The mathematics of geometric compounding lead to an uncomfortable conclusion: the most important determinant of long-term wealth is not finding great investments. It is avoiding catastrophic losses.

This is counterintuitive. We celebrate investors who found Amazon at $5 or Bitcoin at $100. Financial media is dominated by stories of spectacular gains. The investment industry is organized around the search for "alpha"—excess returns above the benchmark.

But consider the arithmetic. A 50% loss requires a 100% gain just to recover. A 75% loss requires a 300% gain. The damage from large losses is convex—it accelerates as losses deepen.

Now consider the opportunity cost. While you're spending years recovering from a 50% drawdown, the market is compounding forward. You're not just recovering losses; you're racing to catch up with where you would have been.

The asymmetry is stark:

  • Avoiding a 30% loss is equivalent to achieving a 43% gain
  • Avoiding a 50% loss is equivalent to achieving a 100% gain
  • Avoiding a 75% loss is equivalent to achieving a 300% gain

This reframes the investment problem entirely. You don't need to find the next ten-bagger. You need to construct a portfolio that stays in the game long enough for the ten-baggers to find you. The market generates enormous returns over long periods—the S&P 500 has compounded at roughly 10% annually for a century. The challenge is not finding returns; it is surviving long enough to capture them.

Think of it this way: large gains and large losses are both rare events. You cannot predict when either will arrive. But you can structure your portfolio so that you're present and solvent when the large gains materialize, rather than still recovering from the last large loss.

This is the core argument for what we might call "convex" portfolio construction—building portfolios where the upside potential exceeds the downside exposure. Not because you can predict direction, but because asymmetric payoffs compound better across an unpredictable sequence of outcomes.


Conclusion: Convexity as Philosophy

The mathematics of geometric compounding and the ergodicity of wealth creation are not merely technical considerations. They imply a philosophy of investing fundamentally different from the one taught in business schools and promoted by financial media.

The casino makes money by playing ensemble averages across millions of customers. You cannot be the casino. You are a single player with a single bankroll experiencing a single sequence of outcomes.

But you can choose which games to play and how much to bet. You can refuse games where the geometric expectation is negative regardless of how appealing the ensemble statistics appear. You can stop obsessing over the midfield—the average returns, the typical volatility—and instead ensure you're positioned at both ends of the pitch. You can structure your portfolio for convexity—more upside than downside—rather than chasing maximum expected returns.

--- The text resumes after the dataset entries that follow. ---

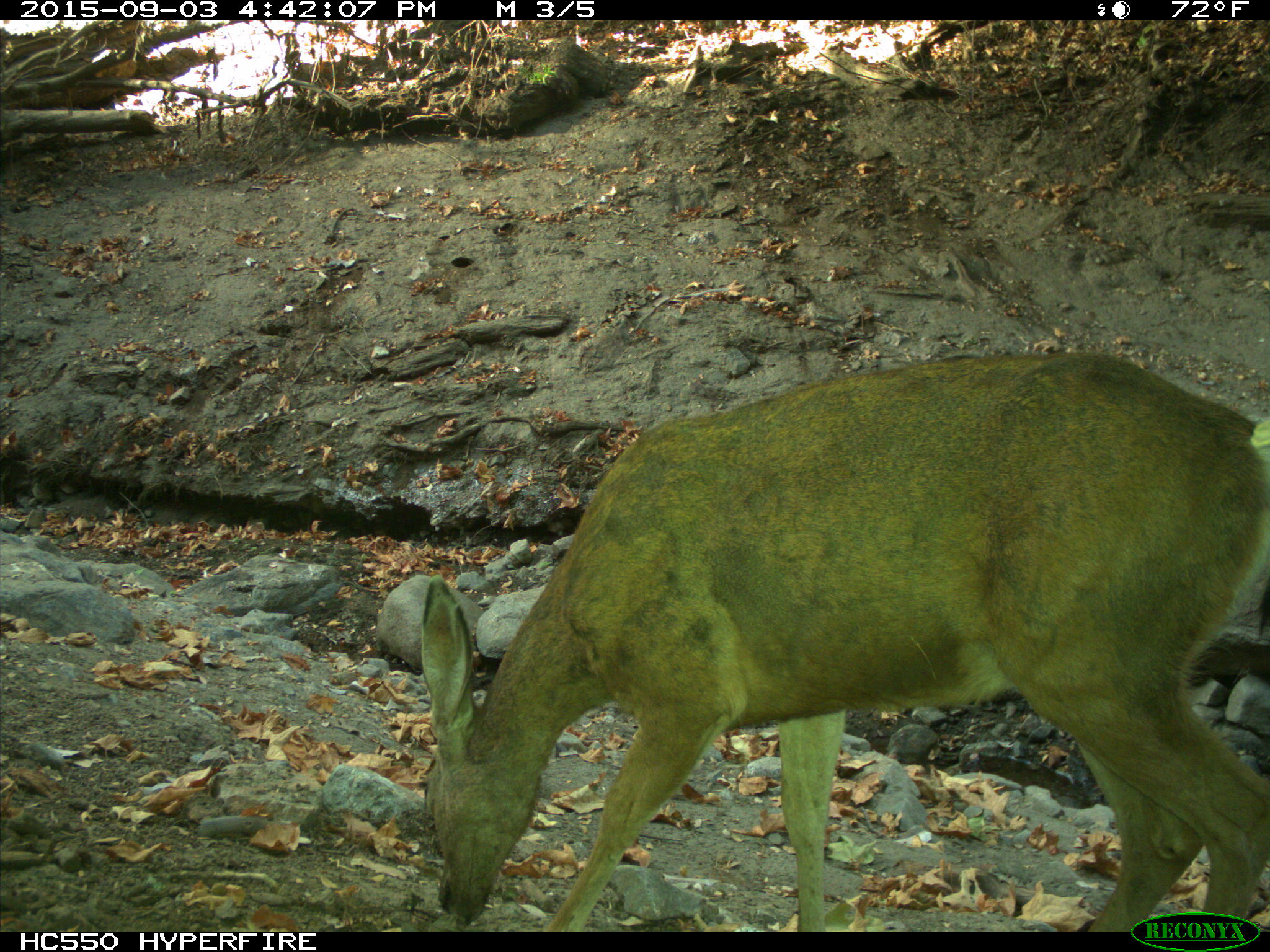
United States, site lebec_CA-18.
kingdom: Animalia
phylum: Chordata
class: Mammalia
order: Artiodactyla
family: Cervidae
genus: Odocoileus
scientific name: Odocoileus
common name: deer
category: unidentified deer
Unidentified deer (deer) (Odocoileus).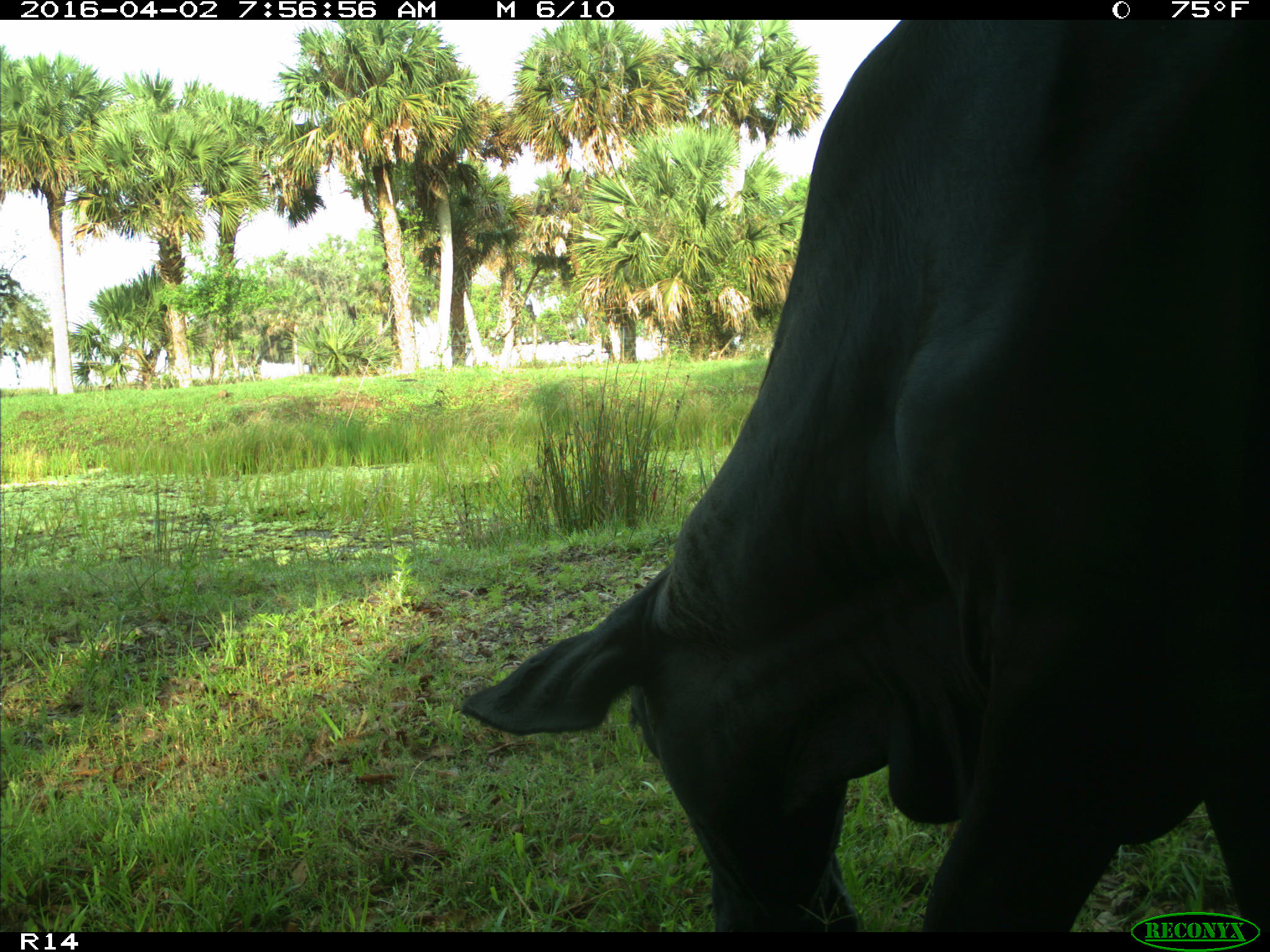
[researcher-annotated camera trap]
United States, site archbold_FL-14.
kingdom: Animalia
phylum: Chordata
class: Mammalia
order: Artiodactyla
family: Bovidae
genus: Bos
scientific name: Bos taurus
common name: domestic cow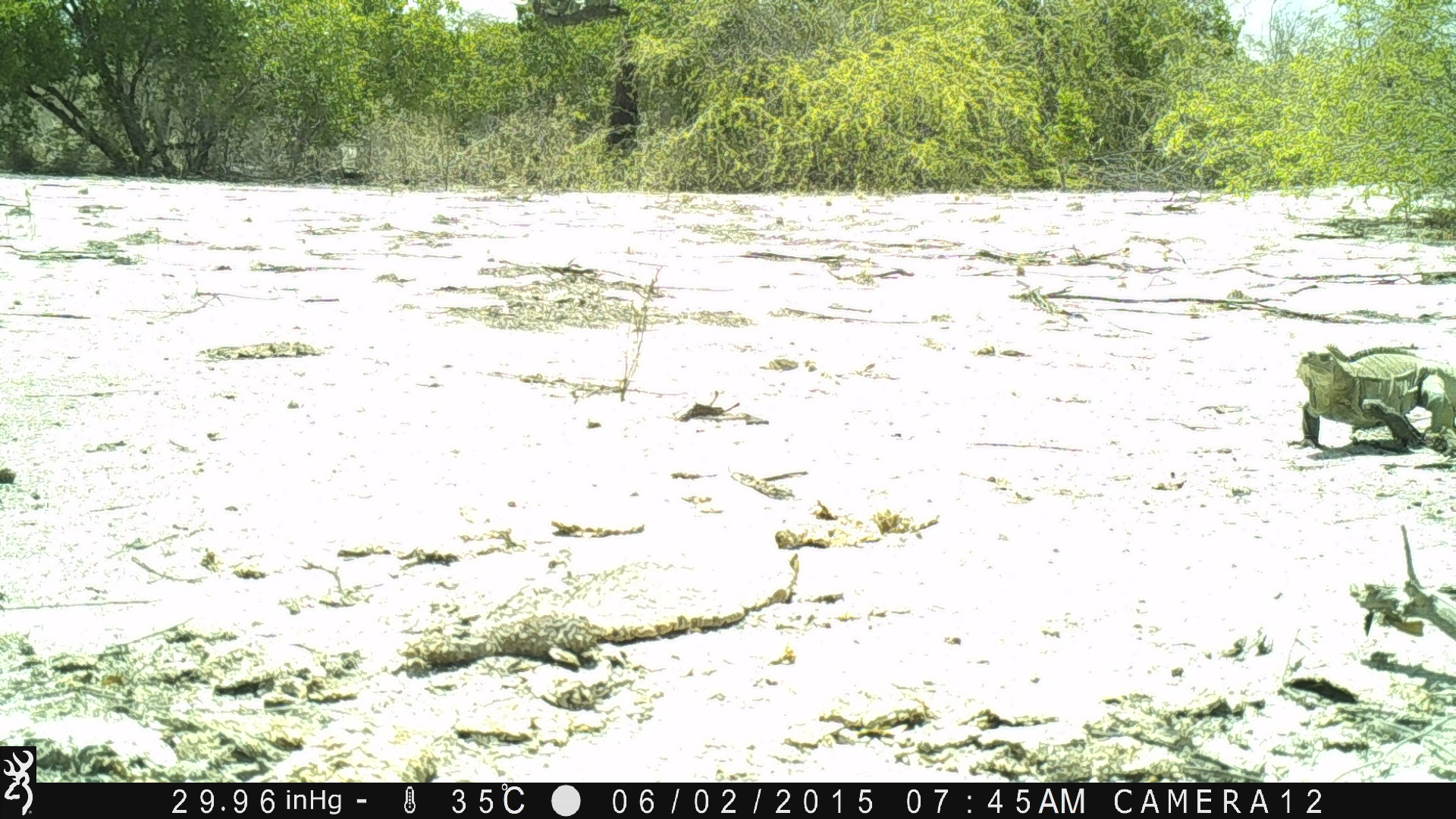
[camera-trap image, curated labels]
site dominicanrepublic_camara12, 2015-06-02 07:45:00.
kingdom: Animalia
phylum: Chordata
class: Reptilia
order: Squamata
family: Iguanidae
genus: Iguana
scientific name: Iguana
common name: typical iguanas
Iguana (typical iguanas).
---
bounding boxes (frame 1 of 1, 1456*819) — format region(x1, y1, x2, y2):
iguana: region(1292, 338, 1456, 464)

The reward for this approach is not spectacular short-term performance. It is durability. It is the ability to remain invested through crises that knock others out of the game. It is the quiet compounding that occurs when you stop trying to predict the unpredictable and instead position for survival across whatever outcomes emerge.

The market will generate large gains over time. Your job is not to predict when they'll arrive. Your job is to still be there, still solvent, still positioned, when they do.

The house always wins because it plays the ensemble game. You can't be the house. But you can stop playing the games that are rigged against time-average players, and start building portfolios designed for the sequential reality of a single financial life.